Introduction

Most healthcare students enter clinical practice immediately after graduation and are required to prescribe, distribute, administer, and/or monitor drugs on a daily basis. In order to perform these responsibilities effectively and to ensure the safe use of medications, healthcare students (especially in medicine, pharmacy, dentistry, and nursing curricula) should acquire a minimum set of pharmacovigilance competencies before they graduate and start clinical practice [1, 2]. Foreseeing, recognizing, managing, and reporting adverse drug reactions (ADRs) are an important part of rational and safe prescribing and are integrated into multiple steps of the WHO-six-step Guide to Good Prescribing [3]. It is a professional responsibility of all healthcare professionals. Despite this, healthcare curricula often teach little on pharmacovigilance and ADR reporting, with a median of 4–5.5 contact hours [4]. Numerous studies have expressed concern about the lack of healthcare professional competencies in pharmacovigilance [4,5,6].

This lack of undergraduate education and training in pharmacovigilance is consistent with the low level of knowledge, skills, and actions seen not only in physicians but also in practicing pharmacists, dentists, and nurses [7,8,9]. Unfamiliarity with pharmacovigilance, a low level of ADR-reporting skills, a lack of knowledge combined with negative attitudes like ignorance, fear legal liability, and lack of importance are thought to be related to the current inadequate response to many ADRs [10,11,12,13]. Several interventions (implementing protocols, educational workshops, or repeated emailing or telephone calls) have been implemented in an attempt to improve the competence of healthcare professionals [14,15,16,17], but these interventions are costly or fail to produce clinically relevant and long-term effects [8].

**BRIEF**:
Reproduce word for word the part of the pharmacovigilance introduction that begins at the words "This lack of" and stops after the words "long-term effects [8].".

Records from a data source
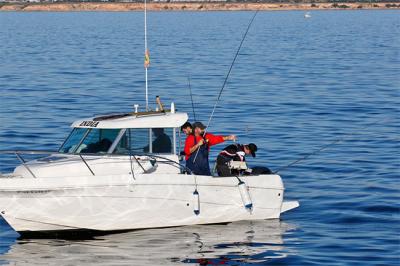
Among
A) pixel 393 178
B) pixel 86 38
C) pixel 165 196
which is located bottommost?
pixel 86 38

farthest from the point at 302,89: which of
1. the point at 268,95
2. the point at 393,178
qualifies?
the point at 393,178

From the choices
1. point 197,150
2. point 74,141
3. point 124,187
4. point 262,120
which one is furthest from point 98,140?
point 262,120

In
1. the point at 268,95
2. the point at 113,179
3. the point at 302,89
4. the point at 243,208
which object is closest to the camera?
the point at 113,179

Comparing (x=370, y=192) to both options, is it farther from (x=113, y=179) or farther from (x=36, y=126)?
(x=36, y=126)

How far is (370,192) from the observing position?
79.6 feet

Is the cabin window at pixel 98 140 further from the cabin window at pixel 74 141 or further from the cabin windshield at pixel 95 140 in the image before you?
the cabin window at pixel 74 141

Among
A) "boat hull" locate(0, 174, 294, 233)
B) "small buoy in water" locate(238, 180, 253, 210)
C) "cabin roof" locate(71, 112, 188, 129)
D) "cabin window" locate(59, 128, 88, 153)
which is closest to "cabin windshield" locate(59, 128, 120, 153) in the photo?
"cabin window" locate(59, 128, 88, 153)

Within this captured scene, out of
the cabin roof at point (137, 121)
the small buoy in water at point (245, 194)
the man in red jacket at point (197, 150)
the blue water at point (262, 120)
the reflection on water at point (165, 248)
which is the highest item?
the cabin roof at point (137, 121)

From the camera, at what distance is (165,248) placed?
19078 millimetres

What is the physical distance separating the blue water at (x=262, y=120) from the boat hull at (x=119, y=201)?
1.12 ft

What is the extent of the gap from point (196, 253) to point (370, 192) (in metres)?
6.70

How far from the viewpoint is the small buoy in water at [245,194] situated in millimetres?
19891

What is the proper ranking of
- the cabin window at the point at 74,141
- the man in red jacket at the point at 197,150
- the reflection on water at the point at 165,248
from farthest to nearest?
the man in red jacket at the point at 197,150 → the cabin window at the point at 74,141 → the reflection on water at the point at 165,248

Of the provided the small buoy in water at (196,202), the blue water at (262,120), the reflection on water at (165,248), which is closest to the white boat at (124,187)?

**YOUR RESPONSE**:
This lack of undergraduate education and training in pharmacovigilance is consistent with the low level of knowledge, skills, and actions seen not only in physicians but also in practicing pharmacists, dentists, and nurses [7,8,9]. Unfamiliarity with pharmacovigilance, a low level of ADR-reporting skills, a lack of knowledge combined with negative attitudes like ignorance, fear legal liability, and lack of importance are thought to be related to the current inadequate response to many ADRs [10,11,12,13]. Several interventions (implementing protocols, educational workshops, or repeated emailing or telephone calls) have been implemented in an attempt to improve the competence of healthcare professionals [14,15,16,17], but these interventions are costly or fail to produce clinically relevant and long-term effects [8].